Die Methode "getWorld()" gibt eine Referenz auf das World-Objekt zurück.

Vielleicht hilft das ein wenig?!


Lg


----------



## Michael... (20. Dez 2011)

Kenne greenwood und die Zusammenhänge nicht.
Wo wird denn eine City Objekt und ein Walk Objekt erzeugt? Eventuell kann man das Walk Objekt in City neu erzeugen.


----------



## Domi741 (20. Dez 2011)

Also bei Greenfoot gibt es Klassen die vordefiniert sind, u.a. World und Actor.

Von diesen Klassen werden Subklassen abgeleitet mit welchen dann Interagiert wird (ich hoffe so kann man das sagen).

Die Klasse City ist bei mir eine Subklasse von World, die Klasse Walk ist eine Subklasse von Actor.

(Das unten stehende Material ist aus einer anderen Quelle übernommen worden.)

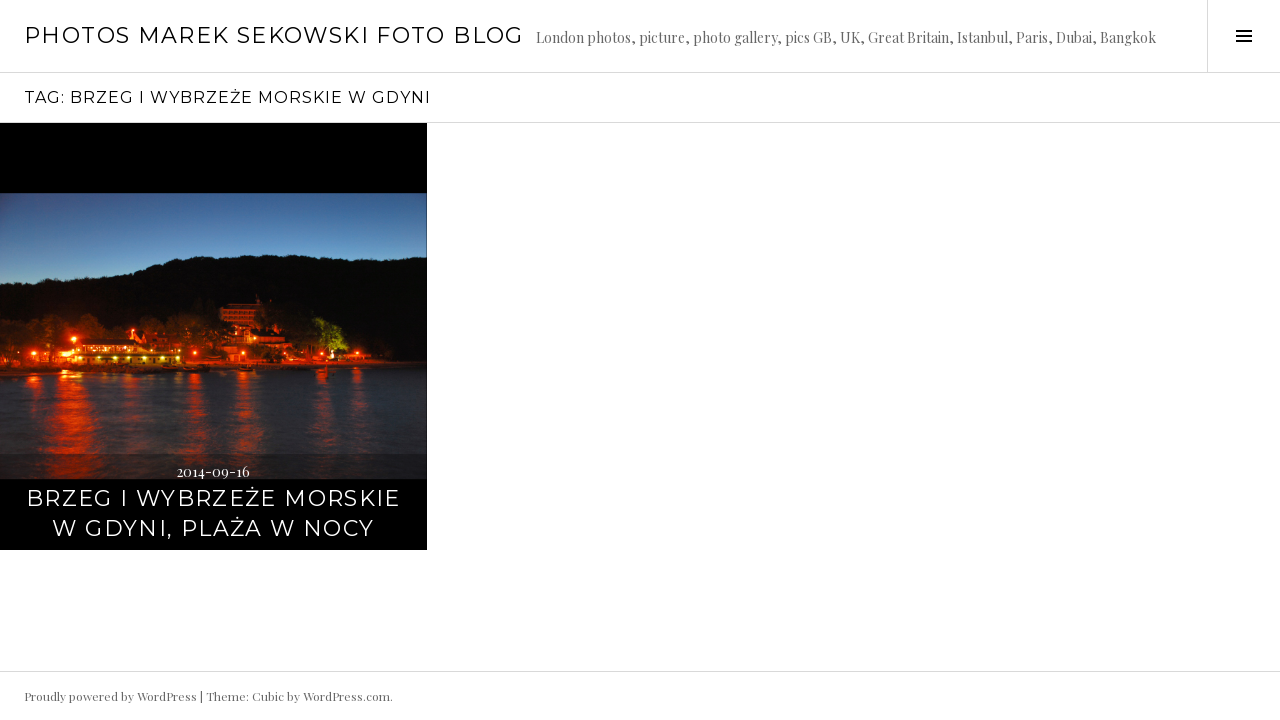

--- FILE ---
content_type: application/javascript
request_url: https://sekowski.net/wp-content/themes/boardwalk/js/colors.js?ver=20141222
body_size: 21
content:
( function( $ ) {

	function boardwalk_colors() {
		var unique_randoms = [];
		var num_randoms = 5;
		function make_unique_random() {

			// refill the array if needed
		    if ( ! unique_randoms.length ) {
		        for ( var i = 0; i < num_randoms; i++ ) {
		            unique_randoms.push( i );
		        }
		    }
		    var index = Math.floor( Math.random() * unique_randoms.length );
		    var val = unique_randoms[index];

		    // now remove that value from the array
		    unique_randoms.splice( index, 1 );

		    return val;

		}

		$( '.hentry' ).each( function() {
			if ( ! $( this ).hasClass( 'color-done' ) ) {
				$( this ).addClass( 'color-done color-' + ( make_unique_random() + 1 ) );
			}
		} );
	}

	$( window ).load( boardwalk_colors );

	$( document ).on( 'post-load', boardwalk_colors );

} )( jQuery );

Vielleicht hilft es dir wenn du hier einmal kurz überfliegst was World und Actor genau ist. Kann das leider net so gut erklären =/

Aber trotzdem Danke für deine Mühe =)

Lg


----------



## guest0815 (20. Dez 2011)

Wie du selbst schreibst, sind das vordefinierte *Klassen*. Von Instanzenbildung ist in deinem Quelltext aber noch nichts zu sehen.


----------



## Domi741 (20. Dez 2011)

guest0815 hat gesagt.:


> Wie du selbst schreibst, sind das vordefinierte *Klassen*. Von Instanzenbildung ist in deinem Quelltext aber noch nichts zu sehen.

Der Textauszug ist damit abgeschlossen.